We’re talking about circumstances that any mother struggles to overcome let alone a Black, twenty-four-year-old, single mother of two who only gets to visit her son and daughter for one hour a week due to them currently being in the foster system. The courts tell Gia to go through the rigorous program necessary to prove she’s fit to be a mother, but she needs to work to pay for the classes within. And without a support system (her drug dealing sister supplies a roof over her head, but not a lifestyle any judge would deem child-friendly) or the kids’ fathers in the picture, she’s caught in a never-ending cycle of disappointment.
What then are Gia’s choices? Risk everything by rolling the dice only to end up losing the baby she’s about to have along with the two she barely sees? Go against every bone in her body to put the baby up for adoption so she can focus on Trey and Shaynah? Buckle under the pressure of society, her best friend’s religious zealotry, and the surreal umbilical cord dreams she cannot shake by going back to the drugs that helped put her in this situation? Between her case worker toeing the bureaucratic line and her job at a department store photo studio throwing every form of “family” she doesn’t have in her face, trust and hope are non-existent.

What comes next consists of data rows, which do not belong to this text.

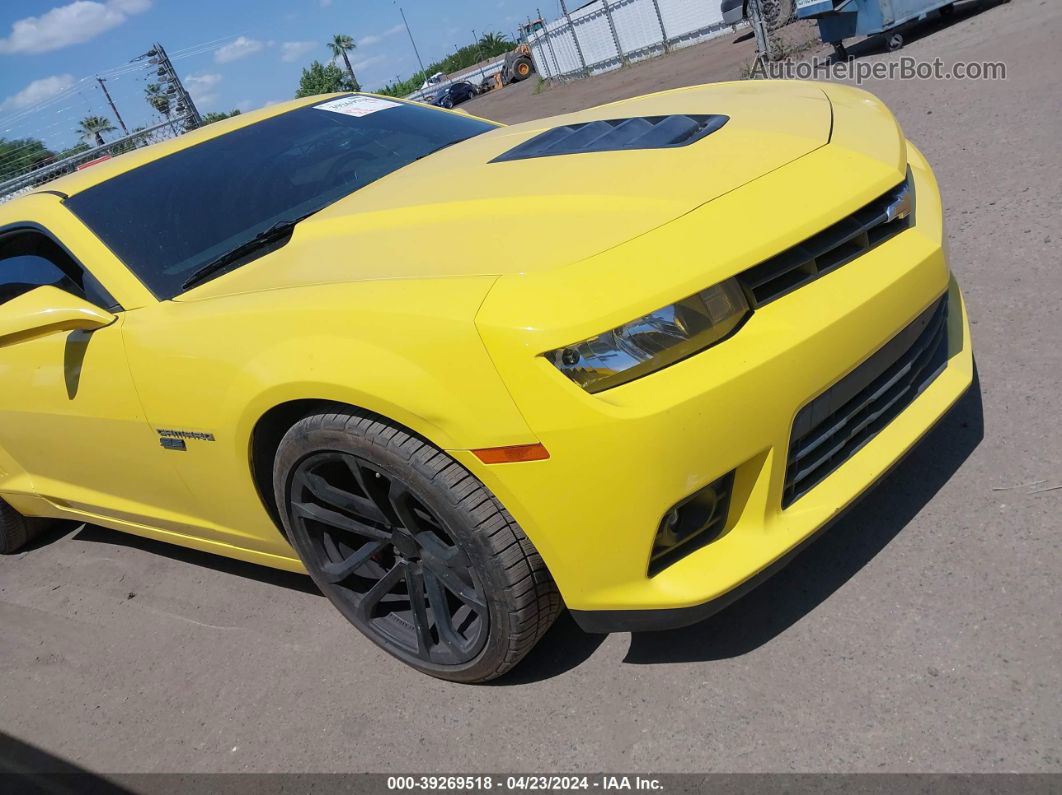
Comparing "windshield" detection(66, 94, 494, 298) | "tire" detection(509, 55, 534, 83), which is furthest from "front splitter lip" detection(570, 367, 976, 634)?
"tire" detection(509, 55, 534, 83)

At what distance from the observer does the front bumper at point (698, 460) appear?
1.66 m

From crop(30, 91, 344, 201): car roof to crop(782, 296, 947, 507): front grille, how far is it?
2540mm

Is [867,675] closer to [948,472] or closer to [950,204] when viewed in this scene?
[948,472]

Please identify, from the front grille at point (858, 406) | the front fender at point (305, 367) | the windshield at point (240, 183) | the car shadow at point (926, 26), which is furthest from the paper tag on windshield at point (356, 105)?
the car shadow at point (926, 26)

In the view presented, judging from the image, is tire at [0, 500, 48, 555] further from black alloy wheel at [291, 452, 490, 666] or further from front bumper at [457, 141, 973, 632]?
front bumper at [457, 141, 973, 632]

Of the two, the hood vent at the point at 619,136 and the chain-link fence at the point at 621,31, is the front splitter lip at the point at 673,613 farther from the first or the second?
the chain-link fence at the point at 621,31

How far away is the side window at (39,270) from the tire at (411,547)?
954 millimetres

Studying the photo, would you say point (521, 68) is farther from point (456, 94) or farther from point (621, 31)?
point (621, 31)

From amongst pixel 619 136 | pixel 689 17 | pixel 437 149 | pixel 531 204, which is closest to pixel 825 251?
pixel 531 204

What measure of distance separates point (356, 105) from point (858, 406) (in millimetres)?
2645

Enter Miss Carmen (Erika Alexander)—a social worker who runs Gia’s classes with the empathy and understanding to not simply use hollow words. Enter Mel (Keta Price)—a potential friend who hangs out in front of Gia’s sister’s place. Are they genuine in their desire to help? Are their worries conditional? It’s tough to really know, especially as someone who’s done this twice and been let down by anyone and everyone who she thought she could rely on. How real is the family (Sharon Duncan-Brewster and Bokeem Woodbine) who wants to adopt the baby? It will take a leap of faith.

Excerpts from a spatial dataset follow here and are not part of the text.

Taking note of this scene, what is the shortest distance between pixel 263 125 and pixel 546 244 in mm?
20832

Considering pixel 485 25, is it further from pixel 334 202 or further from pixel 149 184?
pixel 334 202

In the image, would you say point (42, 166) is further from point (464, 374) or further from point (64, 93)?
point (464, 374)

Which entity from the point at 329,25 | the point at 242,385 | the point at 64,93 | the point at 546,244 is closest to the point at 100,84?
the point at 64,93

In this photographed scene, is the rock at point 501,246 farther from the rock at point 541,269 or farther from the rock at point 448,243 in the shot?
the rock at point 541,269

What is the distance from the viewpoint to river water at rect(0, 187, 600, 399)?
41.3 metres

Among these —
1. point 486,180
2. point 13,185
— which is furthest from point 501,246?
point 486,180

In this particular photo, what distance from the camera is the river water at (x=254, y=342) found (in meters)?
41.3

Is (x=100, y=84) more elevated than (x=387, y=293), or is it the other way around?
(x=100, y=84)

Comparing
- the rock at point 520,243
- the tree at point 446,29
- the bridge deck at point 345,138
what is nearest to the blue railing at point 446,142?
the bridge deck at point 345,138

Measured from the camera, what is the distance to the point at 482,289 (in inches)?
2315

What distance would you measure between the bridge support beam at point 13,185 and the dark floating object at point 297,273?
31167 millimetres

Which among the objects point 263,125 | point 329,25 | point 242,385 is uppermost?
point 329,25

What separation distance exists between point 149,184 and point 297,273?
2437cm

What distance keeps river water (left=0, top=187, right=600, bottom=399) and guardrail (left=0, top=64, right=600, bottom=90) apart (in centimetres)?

Faith and a wealth of unfortunate truths once the stress and uncertainty inevitably push Gia into corner after corner with dwindling options. You really feel for her because you know she loves her kids and would do anything for them in a perfect world. It’s a testament to Nomore’s performance that this fact shines through the temper, frustration, and defeat that often drives Gia’s decisions. At the end of the day, she’s fighting. But when you follow the rules and still get nowhere, staying positive becomes impossible. And one slip means going back to the beginning. Sometimes the toughest act amidst such futility becomes recognizing when to stop.